An Intonation of Grace
“Beauty crosses boundaries. Among the transcendentals, beauty has always been the most restless upon its exalted perch; the idea of the beautiful — which somehow requires the sensual to fulfill its ‘ideal’ nature — can never really be separated from the beauty that lies bar at hand. … Beauty defies our distinctions, calls them into question, and manifests what shows itself despite them: God’s glory. For Christian thought, beauty’s indifference to the due order of far and near, great and small, absent and present, spiritual and material should indicate the continuity of divine and created glory, the way the glory of heaven and earth truly declares and belongs to the glory of the infinite God. As the particular diction of the grammar of glory that commends it to the delight of the creature, beauty shows nature to be an intonation of grace and creation to be full of divine splendor.

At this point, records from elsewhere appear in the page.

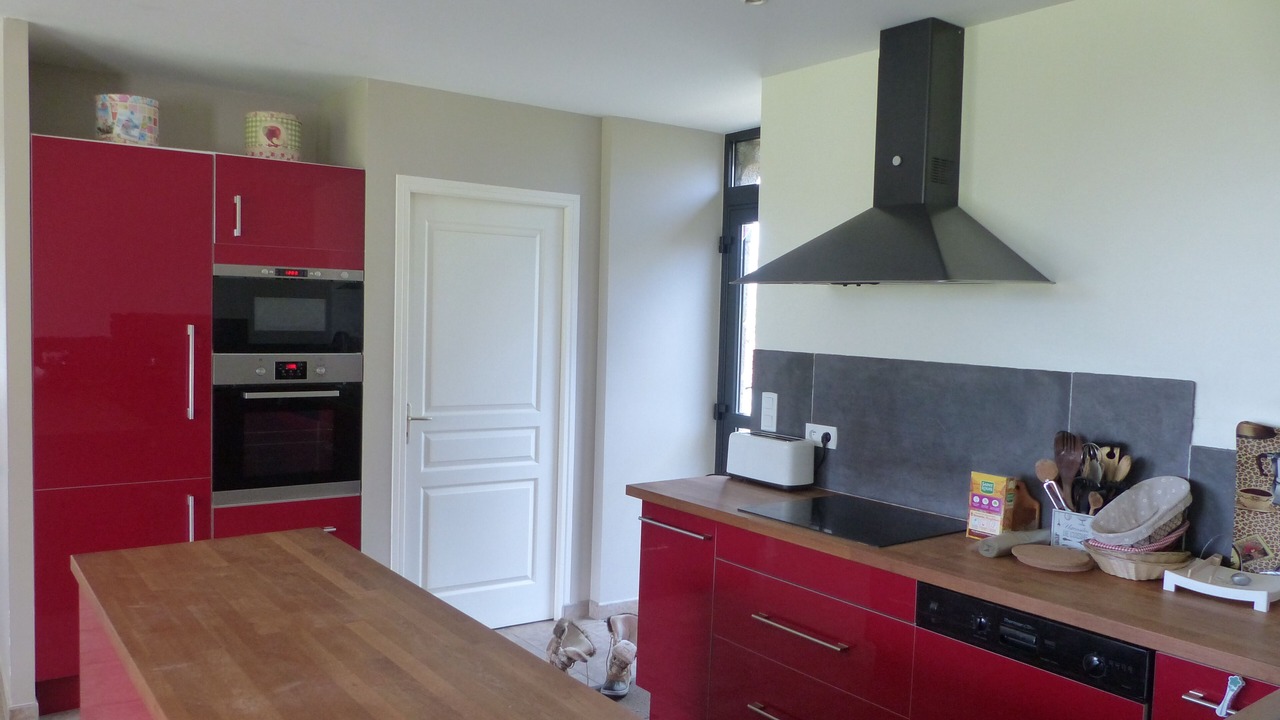 Photo of Kitchen in La Lucerne-dʼOutremer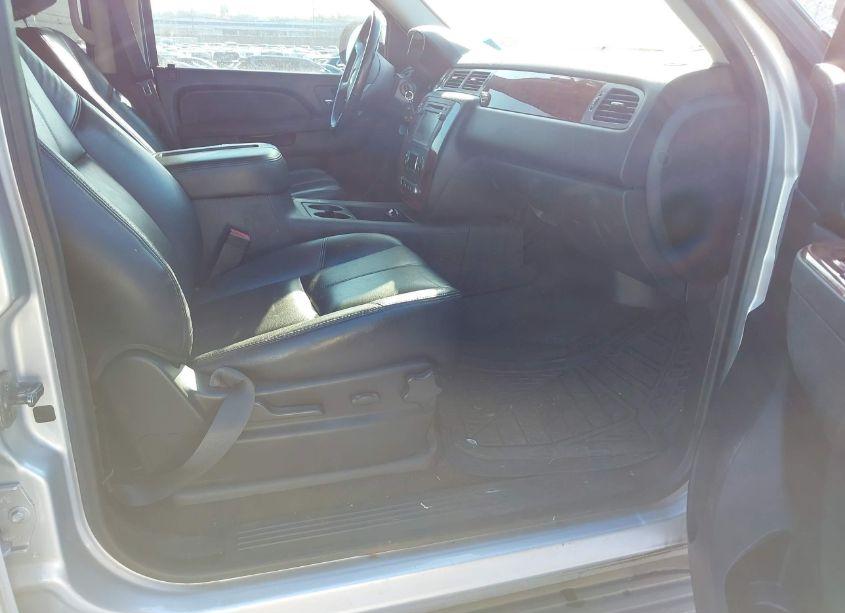 Photo 5 of 2013 Chevrolet Avalanche LT (VIN 3GNTKFE7XDG182248)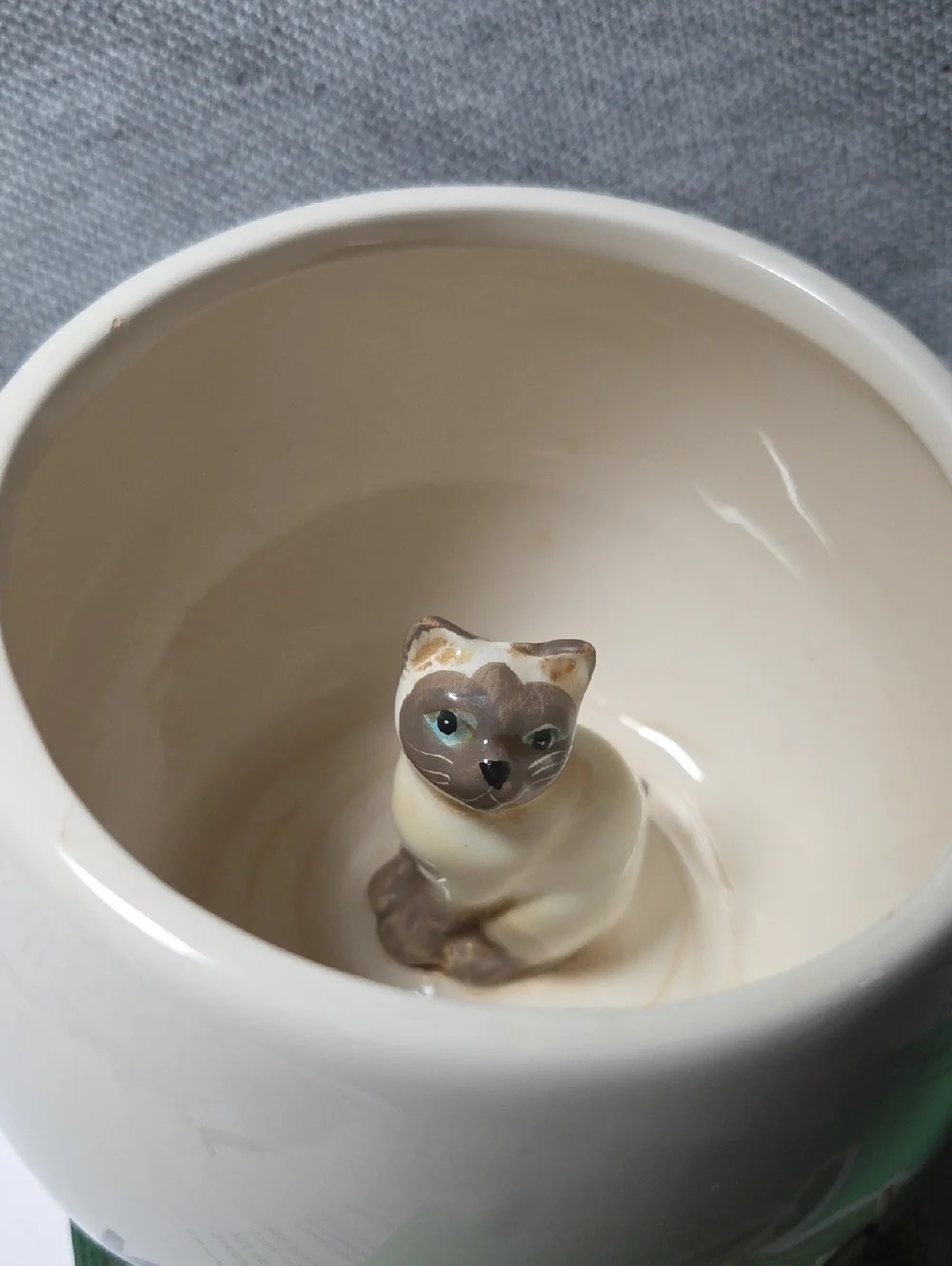 MEOW World Market Mug Cup White Siamese Kitty Peekaboo Cat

There is, moreover, a marvelous naïveté in the response most immediately provoked by the beautiful: neither in the Bible nor in patristic theology is God’s goodness, truth, or lordship distinguished from his glory, savor, or awesome holiness; that God is good may be seen and tasted; and this means that a theology of beauty should not scruple to express itself at times as an ontology, an epistemology, or an ethics. Concerning the last, theology should ponder how beauty can compel morally by its excess; it is in the delighted vision of what is other than oneself — difference, created by the God who differentiates, pleasing in the eyes of the God who takes pleasure — that one is moved to affirm that otherness, to cherish and respond to it; there is an initial aesthetic moment of wakefulness in the ethical, which Christian thought can grasp in light of what it says of God’s Trinity and his action in creation. Theology, finally, should be not only untroubled by beauty’s prodigality, it defiance of so many orderly demarcations, but heartened by it: the beautiful, uniquely, displays the dynamic involvement of the infinite and the finite, the unmasterable excess contained in the object of beauty, the infinite’s hospitality to the finite; and Christian thought, uniquely, must think the beautiful and the infinite together. Beauty crosses every boundary, traverses every series, and so manifests the God who transcends every division — including, again, that between the transcendent and the immanent.”